Final answer:
To find the volume of a balloon containing 3.2 moles of helium at 65 degrees Celsius and a pressure of 2.0 atmospheres, we use the Ideal Gas Law PV = nRT. After converting the temperature to Kelvin and plugging in the known values into the equation, we determine the volume is 45 liters.
Step-by-step explanation:
The volume of a balloon containing helium can be determined using the Ideal Gas Law, which follows the formula PV = nRT. Here, 'P' represents the pressure of the gas, 'V' is the volume, 'n' is the number of moles, 'R' is the ideal gas constant, and 'T' is the temperature in Kelvin.

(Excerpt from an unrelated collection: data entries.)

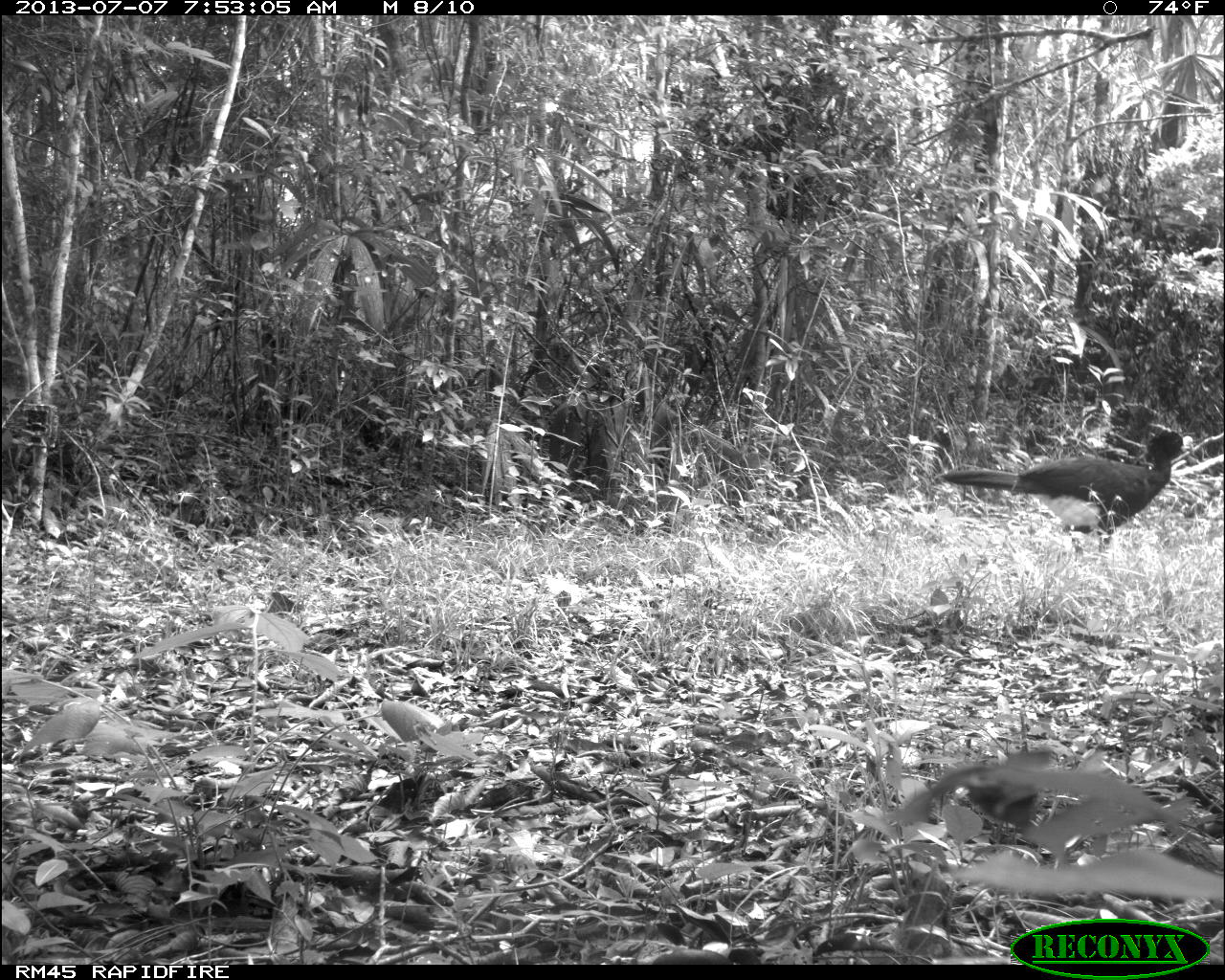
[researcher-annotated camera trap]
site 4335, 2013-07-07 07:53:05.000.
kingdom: Animalia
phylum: Chordata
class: Aves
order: Galliformes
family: Cracidae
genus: Crax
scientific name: Crax rubra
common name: great curassow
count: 1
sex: male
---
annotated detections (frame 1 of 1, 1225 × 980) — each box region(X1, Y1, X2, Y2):
crax rubra: region(940, 429, 1192, 567)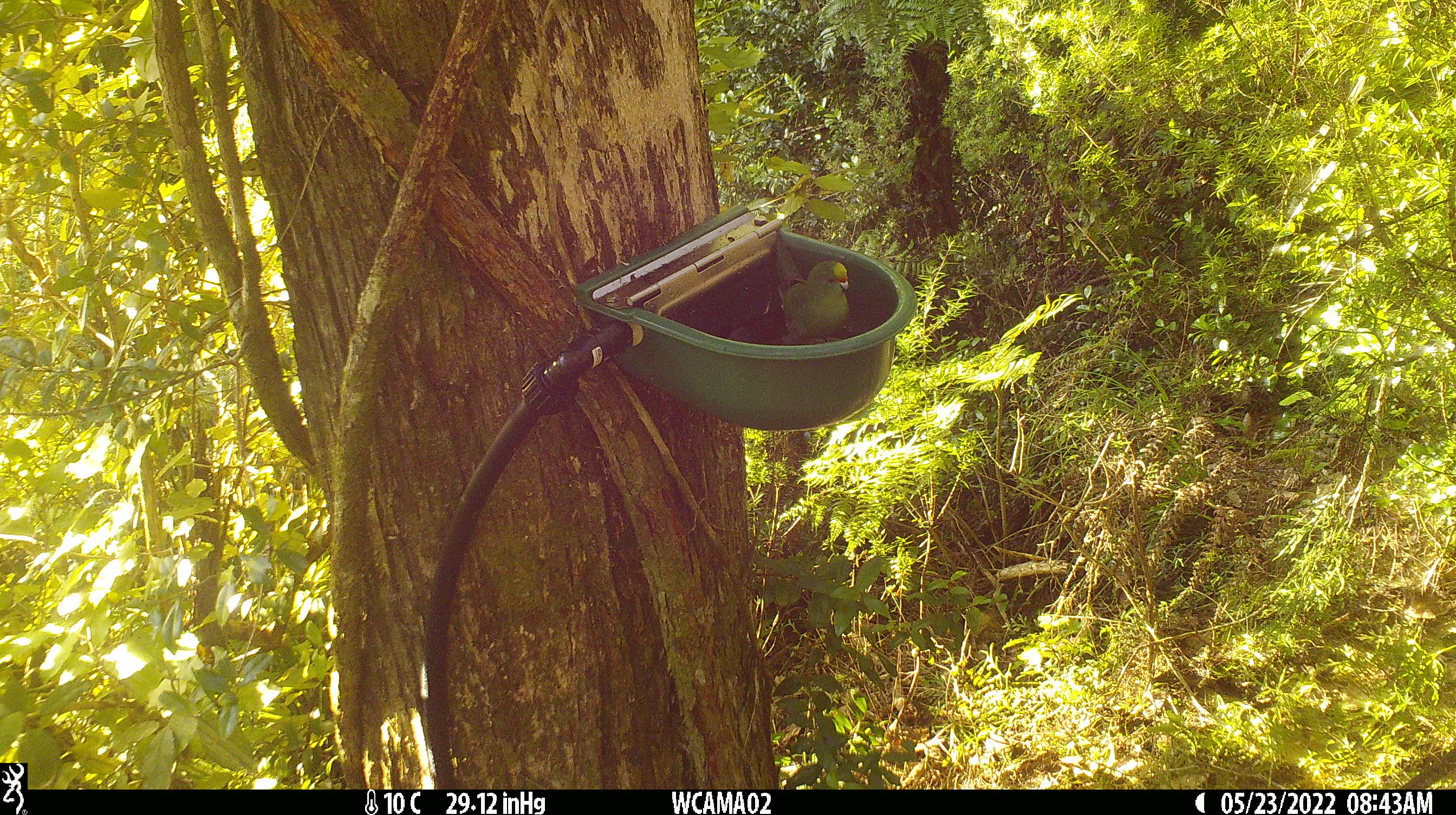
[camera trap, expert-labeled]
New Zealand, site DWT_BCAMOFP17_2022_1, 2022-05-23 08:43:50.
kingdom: Animalia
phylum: Chordata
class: Aves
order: Psittaciformes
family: Psittaculidae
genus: Cyanoramphus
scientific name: Cyanoramphus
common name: parakeet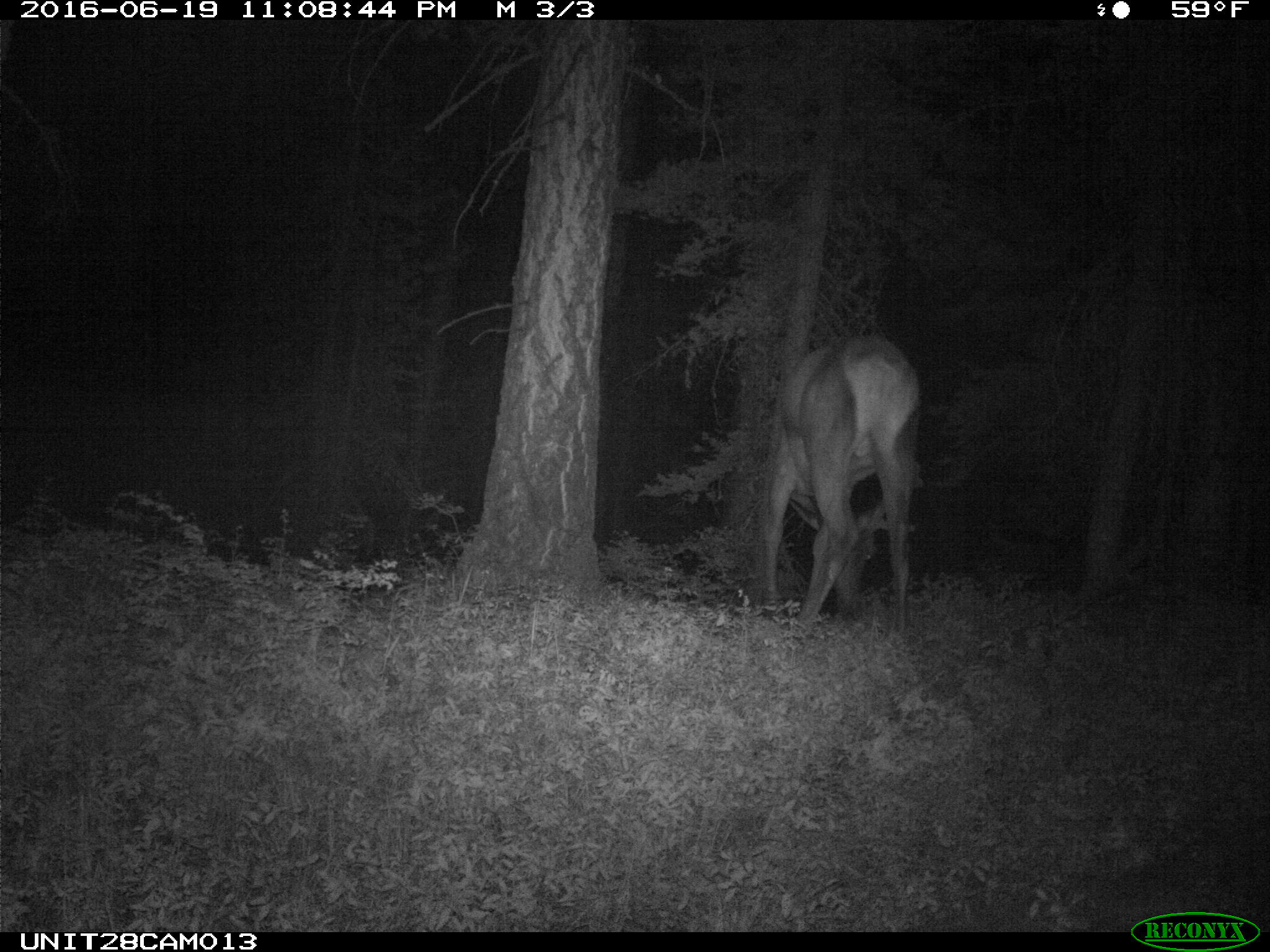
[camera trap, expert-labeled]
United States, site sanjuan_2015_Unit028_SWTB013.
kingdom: Animalia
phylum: Chordata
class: Mammalia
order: Artiodactyla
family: Cervidae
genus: Cervus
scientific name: Cervus elaphus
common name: red deer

To find the volume of a balloon with 3.2 moles of helium at a temperature of 65 degrees Celsius (which converts to 338 K) and a pressure of 2.0 atmospheres, the following steps are taken:
- Convert the Celsius temperature to Kelvin by adding 273 to the Celsius temperature: 65 °C + 273 = 338 K.
- Use the Ideal Gas Law formula: V = (nRT)/P.
- Plug in the values: V = (3.2 moles × 0.0821 L·atm/K·mol × 338 K) / 2.0 atm.
- Calculate: V = (3.2 × 0.0821 × 338) / 2 = 45 liters (rounded to two decimal places).
The volume of the balloon under the given conditions is 45 liters.